▶ _Required actions_:
(1) Render this sentence from the post about losing focus in school into Spanish: "The problem with this recent change in personal identity is that I now have a hard time focusing on and completing my school work both in class and outside of class."
(2) Transcribe the post about losing focus in school from "So, the question" to "enthusiasm, and self-confidence?".
(3) Pick up the post about losing focus in school after its final sentence and carry it further.

▶ _Source extract_:
· · · · · · ·
The problem with this recent change in personal identity is that I now have a hard time focusing on and completing my school work both in class and outside of class.
When I try to meditate and focus on breathing deep from my stomach, as the college counselor I’ve seen a few times suggested, I feel like crying. In the art class I’m taking (I’m a Technical Communication Major by the way), our teacher has been trying to get us to be calm and to really focus on what we’re drawing, but I just end up feeling sad, let down, and disappointed. I am also currently taking 100 mg of Zoloft (which has not helped my depression in any noticeable way. I’ve been taking varying dosages of it (on and off)for about seven years).
When I try to not be really upbeat, I end up feeling empty, bored, and as if my personality or something really vital has been taken from me. I feel empty and bored all the time; but, at least when I’m pumped up and energized, I have good, positive feelings too. I chose positive role models for myself to emulate and that’s how I got rid of the depression, anxiety, loneliness, and other negative feelings that have been holding me back in my social life, work life, and school.
So, the question is: How do I attain a state of focus while still retaining the positive emotions I’ve been experiencing, like happiness, optimism, a sense of humor, enthusiasm, and self-confidence?
· · · · · · ·
▶ _Material provided_:
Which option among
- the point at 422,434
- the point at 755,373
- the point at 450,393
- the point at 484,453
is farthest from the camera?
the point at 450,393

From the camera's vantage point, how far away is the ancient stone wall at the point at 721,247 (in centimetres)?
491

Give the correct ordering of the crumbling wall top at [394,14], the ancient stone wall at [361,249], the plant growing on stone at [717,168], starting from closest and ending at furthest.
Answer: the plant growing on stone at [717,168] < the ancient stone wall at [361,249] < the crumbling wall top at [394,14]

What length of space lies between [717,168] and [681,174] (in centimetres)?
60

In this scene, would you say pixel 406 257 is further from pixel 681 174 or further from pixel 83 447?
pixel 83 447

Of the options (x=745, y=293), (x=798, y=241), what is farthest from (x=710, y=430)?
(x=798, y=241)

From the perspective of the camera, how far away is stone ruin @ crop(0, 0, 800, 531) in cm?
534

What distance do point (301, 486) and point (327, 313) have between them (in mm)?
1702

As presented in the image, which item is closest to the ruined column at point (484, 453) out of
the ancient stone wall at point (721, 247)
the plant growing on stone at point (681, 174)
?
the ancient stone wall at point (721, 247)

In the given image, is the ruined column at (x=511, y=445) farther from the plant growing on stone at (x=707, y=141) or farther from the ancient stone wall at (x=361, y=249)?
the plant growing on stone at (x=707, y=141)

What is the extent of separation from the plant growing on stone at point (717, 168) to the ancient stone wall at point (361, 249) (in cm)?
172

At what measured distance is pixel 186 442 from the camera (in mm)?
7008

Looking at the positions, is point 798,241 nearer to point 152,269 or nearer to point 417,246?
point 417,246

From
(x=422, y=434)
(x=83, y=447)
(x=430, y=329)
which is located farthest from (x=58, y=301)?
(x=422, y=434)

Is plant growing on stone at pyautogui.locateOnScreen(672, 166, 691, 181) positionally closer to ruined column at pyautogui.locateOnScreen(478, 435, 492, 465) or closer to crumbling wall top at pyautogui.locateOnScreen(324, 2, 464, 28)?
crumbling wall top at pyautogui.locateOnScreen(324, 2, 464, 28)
· · · · · · ·
▶ _Results of the exercise_:
(1) El problema de este cambio reciente en la identidad personal es que ahora me cuesta mucho concentrarme en mis tareas escolares y terminarlas, tanto en clase como fuera de ella.

(2)
So, the question is: How do I attain a state of focus while still retaining the positive emotions I’ve been experiencing, like happiness, optimism, a sense of humor, enthusiasm, and self-confidence?

(3)
Mastering meditation and deep breathing exercises takes a lot of practice. Maybe you just need more practice time. You might want to try other types of meditation. There are plenty of books about the subject. Try doing some research. You might learn about other methods that would help you.
Your medication might also be part of the problem. It might be interfering with your ability to concentrate. After seven years, it doesn’t seem to be helping. I’m wondering why you haven’t tried a different medication. Maybe it simply isn’t the right one for you. Have you talked about this with your prescribing physician? Another medication might make a big difference.
You might also want to ask about your having attention deficit disorder (ADD). That might be part of the problem. You can inquire about that possibility with your prescribing physician.
You might also want to try counseling. It need not be a long-term endeavor. A few sessions with a therapist could be helpful.
Finally, it’s always best to focus on reality. Negative feelings are often not realistic. They might be based on what you fear to be true rather than what is true. If you focus on what’s true, then you might feel less anxious and better able to concentrate. I hope this helps. Please take care.